SOURCE DOCUMENT:
☆ ☆ ☆ ☆ ☆

The University argued that it did not hold the information for the purposes of the Freedom of Information (Scotland) Act 2002 (FOISA) stating that it held them on behalf of the employee (thus they would fall outside of the scope of FOISA by virtue of section 3(2)(a)(i) of the Act).  In the alternative it argued that even if it did in fact hold the E-mails that they would be exempt from disclosure under sections 38(1)(b) and 36(1) of FOISA.  These exemptions relate to personal information and confidentiality respectively.

Mr Ackroyd was dissatisfied with the Universities response and sent a requirement for review to the University.  In response the University upheld its original decision with modification.  The University still argued that the E-mails were not held for the purposes of FOISA, but if they were they would also be covered by section 30(b)(ii) of FOISA which relates to information which if disclosed would or would likely be to inhibit substantially the free and frank exchange of views for the purposes of deliberation.

Mr Ackroyd remained dissatisfied and sought a decision from the Scottish Information Commissioner pursuant to s.47(1) of FOISA.

The first thing that the Commissioner decided was that at least some of the information held was environmental information within the meaning od Regulation 2 of the Environmental Information (Scotland) Regulations 2004 (EISRs).  As a consequence the decision considers both FOISA and the EISRs.

☆ ☆ ☆ ☆ ☆

GIVEN DATA:
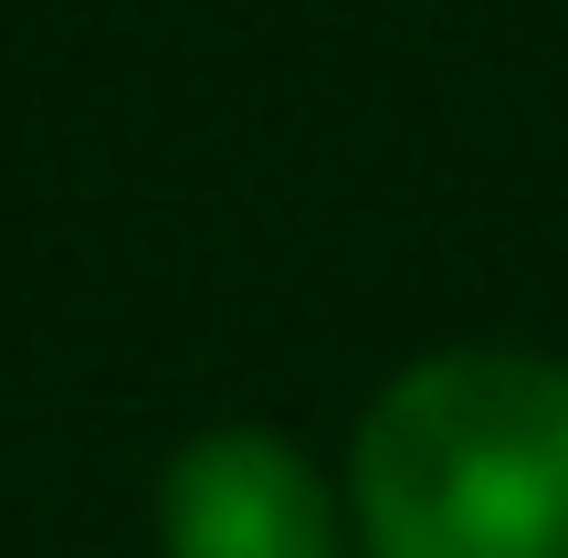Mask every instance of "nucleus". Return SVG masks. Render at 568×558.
<instances>
[{
	"label": "nucleus",
	"instance_id": "1",
	"mask_svg": "<svg viewBox=\"0 0 568 558\" xmlns=\"http://www.w3.org/2000/svg\"><path fill=\"white\" fill-rule=\"evenodd\" d=\"M358 558H568V358L432 348L347 433Z\"/></svg>",
	"mask_w": 568,
	"mask_h": 558
},
{
	"label": "nucleus",
	"instance_id": "2",
	"mask_svg": "<svg viewBox=\"0 0 568 558\" xmlns=\"http://www.w3.org/2000/svg\"><path fill=\"white\" fill-rule=\"evenodd\" d=\"M159 558H358L347 485L264 422H211L148 485Z\"/></svg>",
	"mask_w": 568,
	"mask_h": 558
}]
</instances>
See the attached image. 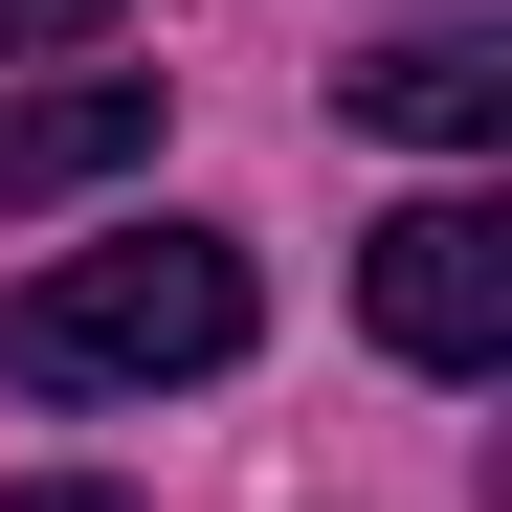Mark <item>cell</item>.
<instances>
[{
    "label": "cell",
    "instance_id": "6da1fadb",
    "mask_svg": "<svg viewBox=\"0 0 512 512\" xmlns=\"http://www.w3.org/2000/svg\"><path fill=\"white\" fill-rule=\"evenodd\" d=\"M245 334H268L245 245H223V223H134V245H67V268H23V312H0V379H23V401H156V379H223Z\"/></svg>",
    "mask_w": 512,
    "mask_h": 512
},
{
    "label": "cell",
    "instance_id": "7a4b0ae2",
    "mask_svg": "<svg viewBox=\"0 0 512 512\" xmlns=\"http://www.w3.org/2000/svg\"><path fill=\"white\" fill-rule=\"evenodd\" d=\"M357 312H379V357H423V379H490L512 357V223L446 179V201H401L379 245H357Z\"/></svg>",
    "mask_w": 512,
    "mask_h": 512
},
{
    "label": "cell",
    "instance_id": "3957f363",
    "mask_svg": "<svg viewBox=\"0 0 512 512\" xmlns=\"http://www.w3.org/2000/svg\"><path fill=\"white\" fill-rule=\"evenodd\" d=\"M334 112H379V134H423V156H490V134H512V45H490V23H401L379 67H334Z\"/></svg>",
    "mask_w": 512,
    "mask_h": 512
},
{
    "label": "cell",
    "instance_id": "277c9868",
    "mask_svg": "<svg viewBox=\"0 0 512 512\" xmlns=\"http://www.w3.org/2000/svg\"><path fill=\"white\" fill-rule=\"evenodd\" d=\"M134 156H156V67H67V90L0 112V201H90V179H134Z\"/></svg>",
    "mask_w": 512,
    "mask_h": 512
},
{
    "label": "cell",
    "instance_id": "5b68a950",
    "mask_svg": "<svg viewBox=\"0 0 512 512\" xmlns=\"http://www.w3.org/2000/svg\"><path fill=\"white\" fill-rule=\"evenodd\" d=\"M112 23V0H0V45H90Z\"/></svg>",
    "mask_w": 512,
    "mask_h": 512
},
{
    "label": "cell",
    "instance_id": "8992f818",
    "mask_svg": "<svg viewBox=\"0 0 512 512\" xmlns=\"http://www.w3.org/2000/svg\"><path fill=\"white\" fill-rule=\"evenodd\" d=\"M0 512H134V490H90V468H45V490H0Z\"/></svg>",
    "mask_w": 512,
    "mask_h": 512
}]
</instances>
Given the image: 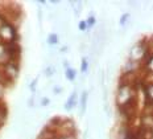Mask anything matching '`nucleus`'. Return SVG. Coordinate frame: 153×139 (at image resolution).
Wrapping results in <instances>:
<instances>
[{"mask_svg":"<svg viewBox=\"0 0 153 139\" xmlns=\"http://www.w3.org/2000/svg\"><path fill=\"white\" fill-rule=\"evenodd\" d=\"M87 70H88V60L86 59V57H83L82 59V66H81V72L86 74L87 73Z\"/></svg>","mask_w":153,"mask_h":139,"instance_id":"nucleus-6","label":"nucleus"},{"mask_svg":"<svg viewBox=\"0 0 153 139\" xmlns=\"http://www.w3.org/2000/svg\"><path fill=\"white\" fill-rule=\"evenodd\" d=\"M68 50H69V47H68V45H65V47H62L61 48V49H59V53H68Z\"/></svg>","mask_w":153,"mask_h":139,"instance_id":"nucleus-14","label":"nucleus"},{"mask_svg":"<svg viewBox=\"0 0 153 139\" xmlns=\"http://www.w3.org/2000/svg\"><path fill=\"white\" fill-rule=\"evenodd\" d=\"M129 17H131V15H129V14H124V15L122 16V17H120V21H119V24H120V25H126Z\"/></svg>","mask_w":153,"mask_h":139,"instance_id":"nucleus-9","label":"nucleus"},{"mask_svg":"<svg viewBox=\"0 0 153 139\" xmlns=\"http://www.w3.org/2000/svg\"><path fill=\"white\" fill-rule=\"evenodd\" d=\"M87 98H88V92L87 90H83V92H82V95H81V102H79V106H81V115H83L85 111H86Z\"/></svg>","mask_w":153,"mask_h":139,"instance_id":"nucleus-2","label":"nucleus"},{"mask_svg":"<svg viewBox=\"0 0 153 139\" xmlns=\"http://www.w3.org/2000/svg\"><path fill=\"white\" fill-rule=\"evenodd\" d=\"M1 73L4 78L15 82V80L17 78L19 73H20V61H9L8 64L1 66Z\"/></svg>","mask_w":153,"mask_h":139,"instance_id":"nucleus-1","label":"nucleus"},{"mask_svg":"<svg viewBox=\"0 0 153 139\" xmlns=\"http://www.w3.org/2000/svg\"><path fill=\"white\" fill-rule=\"evenodd\" d=\"M78 28H79L81 31L88 29V28H87V24H86V21H81V23H79V24H78Z\"/></svg>","mask_w":153,"mask_h":139,"instance_id":"nucleus-13","label":"nucleus"},{"mask_svg":"<svg viewBox=\"0 0 153 139\" xmlns=\"http://www.w3.org/2000/svg\"><path fill=\"white\" fill-rule=\"evenodd\" d=\"M3 44V40H1V37H0V45H1Z\"/></svg>","mask_w":153,"mask_h":139,"instance_id":"nucleus-15","label":"nucleus"},{"mask_svg":"<svg viewBox=\"0 0 153 139\" xmlns=\"http://www.w3.org/2000/svg\"><path fill=\"white\" fill-rule=\"evenodd\" d=\"M146 93H148L149 98L153 99V83H151V85L148 86V89H146Z\"/></svg>","mask_w":153,"mask_h":139,"instance_id":"nucleus-12","label":"nucleus"},{"mask_svg":"<svg viewBox=\"0 0 153 139\" xmlns=\"http://www.w3.org/2000/svg\"><path fill=\"white\" fill-rule=\"evenodd\" d=\"M46 43H48V45H50V47H54V45H57V44L59 43L58 35H57V33H50L49 36H48V38H46Z\"/></svg>","mask_w":153,"mask_h":139,"instance_id":"nucleus-3","label":"nucleus"},{"mask_svg":"<svg viewBox=\"0 0 153 139\" xmlns=\"http://www.w3.org/2000/svg\"><path fill=\"white\" fill-rule=\"evenodd\" d=\"M49 105H50V98L44 95L42 98H41V101H40V107H48Z\"/></svg>","mask_w":153,"mask_h":139,"instance_id":"nucleus-7","label":"nucleus"},{"mask_svg":"<svg viewBox=\"0 0 153 139\" xmlns=\"http://www.w3.org/2000/svg\"><path fill=\"white\" fill-rule=\"evenodd\" d=\"M52 92L54 93V95H59V94H61V93L63 92V89H62L59 85H56V83H54V86L52 88Z\"/></svg>","mask_w":153,"mask_h":139,"instance_id":"nucleus-8","label":"nucleus"},{"mask_svg":"<svg viewBox=\"0 0 153 139\" xmlns=\"http://www.w3.org/2000/svg\"><path fill=\"white\" fill-rule=\"evenodd\" d=\"M95 20H97V19H95L94 16H90V17H88L87 20H86V24H87V28H91L92 25L95 24Z\"/></svg>","mask_w":153,"mask_h":139,"instance_id":"nucleus-10","label":"nucleus"},{"mask_svg":"<svg viewBox=\"0 0 153 139\" xmlns=\"http://www.w3.org/2000/svg\"><path fill=\"white\" fill-rule=\"evenodd\" d=\"M5 86L1 83V81H0V101H1L3 98H4V93H5Z\"/></svg>","mask_w":153,"mask_h":139,"instance_id":"nucleus-11","label":"nucleus"},{"mask_svg":"<svg viewBox=\"0 0 153 139\" xmlns=\"http://www.w3.org/2000/svg\"><path fill=\"white\" fill-rule=\"evenodd\" d=\"M65 77L68 78L69 81H74L76 78V72L75 69H73V68H69V69L65 70Z\"/></svg>","mask_w":153,"mask_h":139,"instance_id":"nucleus-4","label":"nucleus"},{"mask_svg":"<svg viewBox=\"0 0 153 139\" xmlns=\"http://www.w3.org/2000/svg\"><path fill=\"white\" fill-rule=\"evenodd\" d=\"M37 82H38V77H36L34 80H32L29 82V90L33 94H36V90H37Z\"/></svg>","mask_w":153,"mask_h":139,"instance_id":"nucleus-5","label":"nucleus"}]
</instances>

☆ ☆ ☆ ☆ ☆

REQUIRED TASKS:
- A) Write out the stretch of the FOISA decision summary from "Mr Ackroyd was" through "purposes of deliberation.", word for word.
- B) Carry on the FOISA decision summary from the point at which it ends.
The lines above are drawn from a source unrelated to the FOISA decision summary.

ANSWERS BELOW:
- A)
Mr Ackroyd was dissatisfied with the Universities response and sent a requirement for review to the University.  In response the University upheld its original decision with modification.  The University still argued that the E-mails were not held for the purposes of FOISA, but if they were they would also be covered by section 30(b)(ii) of FOISA which relates to information which if disclosed would or would likely be to inhibit substantially the free and frank exchange of views for the purposes of deliberation.

- B)
The facts of the request get slightly more complicated.  The employee in question had bene the convener of a seminar held at the University and the blog that was written related to that seminar; it was published shortly after.  The decision notes that Mr Ackroyd drew attention to a certain comment in the blog piece “indicating that he [the employee] was commenting in his capacity as the convenor of the seminar” (paragraph 28).  The decision also records (at paragraph 28) that the employee had commented on the blog and mentioned papers that he (the employee) had written on the subject in question.  Mr Ackroyd argued that these two things together (along with other matters dealt with in paragraphs 29-31 of the decision) meant that the employee was acting in his capacity as an employee of the University.

The University argued that the life of an academic is such that the connection between work and private life is so fine and that sometimes they cross over.  They argued that an academic might use their association with the university in order to gain some credibility in their private life rather than as an employee of the university.  The University also argued that the convention of academic freedom created some independence between the University and its academics.  “The University also stated that it (and universities in general) extended to academic communities a relatively high degree of space, freedom and autonomy to engage with academic disciplines and pursuits and, as a result, information may be created which it would not move to claim or exert control over.” (para35)

There are more to the arguments of Mr Ackroyd and the University, but for the sake of brevity and so as to avoid replicating the Commissioner’s decision in full I have not mentioned all the ones referenced in the Commissioner’s decision.  They can be read in full in paragraphs 26-38 of the decision.

What did the Commissioner find?

The Commissioner decided that the seminar which had been chaired by the employee was part of the employee’s work at the University (paragraph 43).  The Commissioner also decided that the blog post was a continuation of the discourse of the seminar which he had chaired in his capacity as an employee of the University (paragraph 43) and that the employees ongoing involvement in the discussion that arose out of the seminar cannot be separated from the employee’s work at the University (paragraph 44).  Despite the personal nature of the e-mails the commissioner decided that they were held by the University for the purposes of FOISA (paragraph 49).  Paragraphs 60-62 deal with whether the information was held for the purpose of the EISRs and the commissioner reached the same conclusion as she did in respect of section 3(2)(a)(i) of FOISA (paragraph 62).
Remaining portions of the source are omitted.